Laura Janeway’s hand flew to her mouth to hold back the gorge rising in her throat. She swallowed hard, the sound loud in the bare concrete stairwell. The sickening angle of his head told her that Montrose was beyond help. Nevertheless, she forced herself to feel for a pulse, pushing back the sleeve of his dressing gown to expose his wrist. His skin was still unpleasantly warm to the touch and she was aware of the rank stench of alcohol. Finding no sign of life, Laura sat back on her haunches and looked up at the top landing. The railing was dangerously low, coming barely above her knees. For some time she had been meaning to mention it to Kevin, but had never gotten around to it.

Kevin would have to be notified. Stepping carefully over Montrose’s lifeless body, she climbed the stairs to the landing and opened the door to the hallway of the sixth floor that housed the members of Leighton Artist Colony. Once in her room, she glanced at the clock on her bedside table. Twelve-thirty. Kevin would be in bed asleep, but that hardly mattered. The phone rang four times before Kevin Lavoie picked it up. “Jesus!” he swore softly after Laura told him about finding the body. “We don’t need that!” As the artist colony’s coordinator the burden of dealing with all the details surrounding the death of a member would fall on him. “I’ll get dressed and come right over,” he told Laura, asking her to make sure that nothing was disturbed.
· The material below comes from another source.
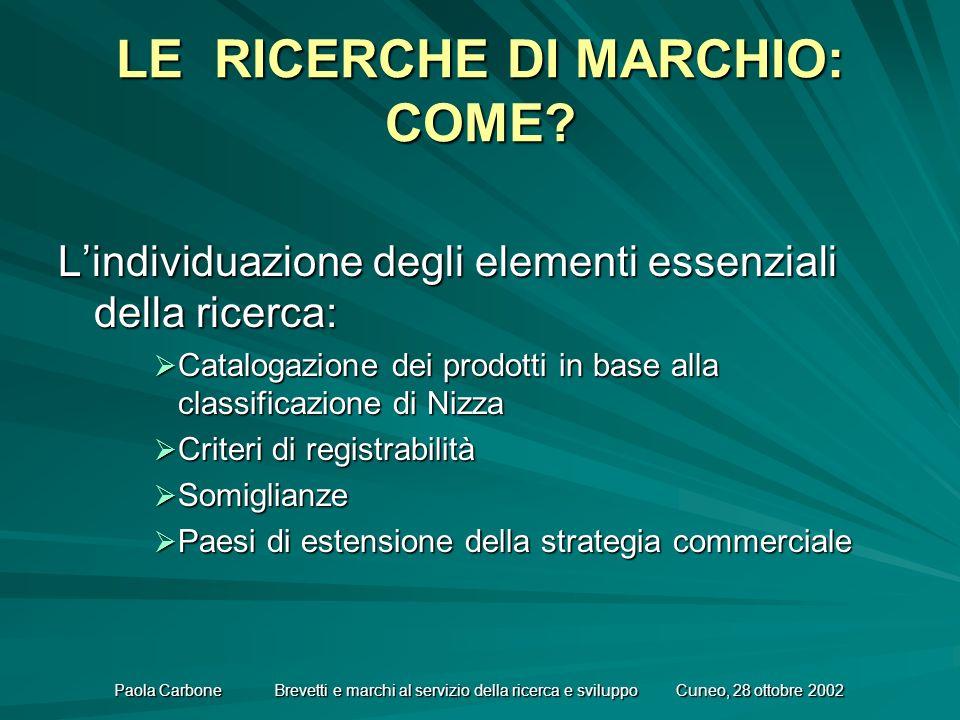 Paola Carbone Brevetti e marchi al servizio della ricerca e sviluppo Cuneo, 28 ottobre 2002 LE RICERCHE DI MARCHIO: COME.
Laura went into her bathroom and splashed cold water on her face. Squaring her shoulders, she went back to the stairwell. Taking a firm grip on the metal railing, she leaned over and stared down at the body sprawled on the steps below. Montrose had either been in bed or had been preparing for bed. His portly body was dressed in pyjamas and a paisley silk dressing gown. What in the world had brought him out here to meet his death? Some of the initial shock had worn off, but that head lolling helplessly to one side made her wince. She sat down on the top step and stared straight ahead at the blank concrete wall as she waited for Kevin.

She didn’t have long to wait. Kevin lived in a near-by duplex provided by the Banff Centre and he joined her in less than fifteen minutes. His blond hair was thinning, and he wore a perpetually harried expression that went with coping with the artistic temperaments that came and went in the colony. Laura was fond of him.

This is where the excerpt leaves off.